0

I have a simple question for regex gurus. And yes... I did try several different variations of the regex before posting here. Forgive my regex ignorance. This is targeting PHP.

I have the following HTML:

<div>
    <h4>
        <a href="somelink.html">some text blah</a>
    </h4>
    I need this text<br />I need this text too.<br />
</div>
<div>
    <h4>
        <a href="somelink.html">some text blah</a>
    </h4>
    I need this text<br />I need this text too.<br />
</div>
<div>
    <h4>
        <a href="somelink.html">some text blah</a>
    </h4>
    I need this text<br />I need this text too.<br />
</div>

What I tried that seemed most likely to work:

 preg_match_all('/<div><h4><a href=".*">.*<\/a><\/h4>(.*)<br \/>(.*)<br \/>/', $haystack, $result);

The above returns nothing.

So then I tried this and I got the first group to match, but I have not been able to get the second.

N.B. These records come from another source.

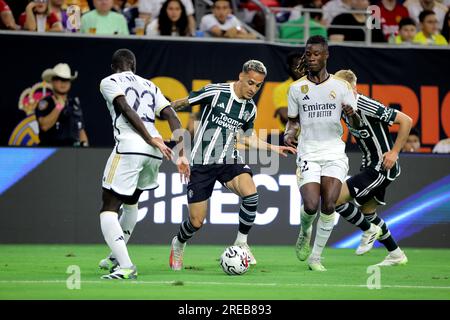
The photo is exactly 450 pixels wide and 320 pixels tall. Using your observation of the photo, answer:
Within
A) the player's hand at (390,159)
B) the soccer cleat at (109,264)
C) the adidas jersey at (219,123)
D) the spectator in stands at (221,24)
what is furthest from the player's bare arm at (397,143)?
the spectator in stands at (221,24)

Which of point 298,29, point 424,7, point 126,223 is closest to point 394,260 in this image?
point 126,223

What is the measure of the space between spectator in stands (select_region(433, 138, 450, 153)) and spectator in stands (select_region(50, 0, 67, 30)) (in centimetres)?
→ 663

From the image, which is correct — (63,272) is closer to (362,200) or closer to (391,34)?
(362,200)

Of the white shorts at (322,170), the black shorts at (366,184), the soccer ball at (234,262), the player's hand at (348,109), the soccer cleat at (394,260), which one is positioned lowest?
the soccer cleat at (394,260)

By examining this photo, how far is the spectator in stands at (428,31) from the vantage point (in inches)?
739

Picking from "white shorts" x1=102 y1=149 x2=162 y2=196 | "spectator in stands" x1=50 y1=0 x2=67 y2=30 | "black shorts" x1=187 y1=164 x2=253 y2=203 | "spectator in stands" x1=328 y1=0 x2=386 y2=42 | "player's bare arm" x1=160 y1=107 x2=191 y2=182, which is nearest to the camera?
"player's bare arm" x1=160 y1=107 x2=191 y2=182

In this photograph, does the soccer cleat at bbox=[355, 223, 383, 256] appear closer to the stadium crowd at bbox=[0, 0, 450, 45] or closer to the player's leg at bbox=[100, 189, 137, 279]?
the player's leg at bbox=[100, 189, 137, 279]

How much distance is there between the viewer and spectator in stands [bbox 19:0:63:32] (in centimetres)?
1675

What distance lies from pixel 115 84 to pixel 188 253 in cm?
438

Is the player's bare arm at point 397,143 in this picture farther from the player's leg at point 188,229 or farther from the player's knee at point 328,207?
the player's leg at point 188,229

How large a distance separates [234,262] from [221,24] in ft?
24.7

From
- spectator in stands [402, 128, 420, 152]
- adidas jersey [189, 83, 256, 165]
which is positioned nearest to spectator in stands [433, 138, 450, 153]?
spectator in stands [402, 128, 420, 152]

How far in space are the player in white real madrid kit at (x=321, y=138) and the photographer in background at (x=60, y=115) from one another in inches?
201
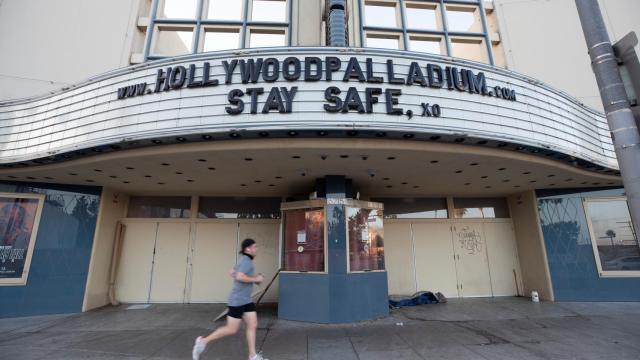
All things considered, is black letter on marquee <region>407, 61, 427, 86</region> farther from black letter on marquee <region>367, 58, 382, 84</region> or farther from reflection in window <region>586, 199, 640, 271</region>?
reflection in window <region>586, 199, 640, 271</region>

preg_match_all('/<div><h4><a href=".*">.*<\/a><\/h4>(.*)<br \/>/', $haystack, $result);

Thank you!

a432511
  • 1,907
  • 4
  • 26
  • 48

3 Answers3

2

Regex is great. But, some things are best tackled with a parser. Markup is one such example.

Instead of using regex, I'd use an HTML parser, like http://simplehtmldom.sourceforge.net/

However, if you insist on using regex for this specific case, you can use this pattern:

if (preg_match('%</h4>(\\r?\\n)\\s+(.*?)(<br />)(.*?)(<br />)%', $subject, $regs)) {
    $first_text_string = $regs[2];
    $second_text_string = $regs[4];
} else {
    //pattern not found
}
Homer6
  • 15,034
  • 11
  • 61
  • 81
  • A comparative list of alternatives to `simplehtmldom` (which can be quite slow and cumbersome) [can be found here](http://stackoverflow.com/a/3577662/358679) – Wrikken Sep 24 '13 at 00:50
  • FYI, I also recommend RegexBuddy, as I've mentioned previously in this post: http://stackoverflow.com/a/18132398/278976 – Homer6 Sep 24 '13 at 00:54
0

This will do what you want given the exact input you provided. If you need something more generic please let me know.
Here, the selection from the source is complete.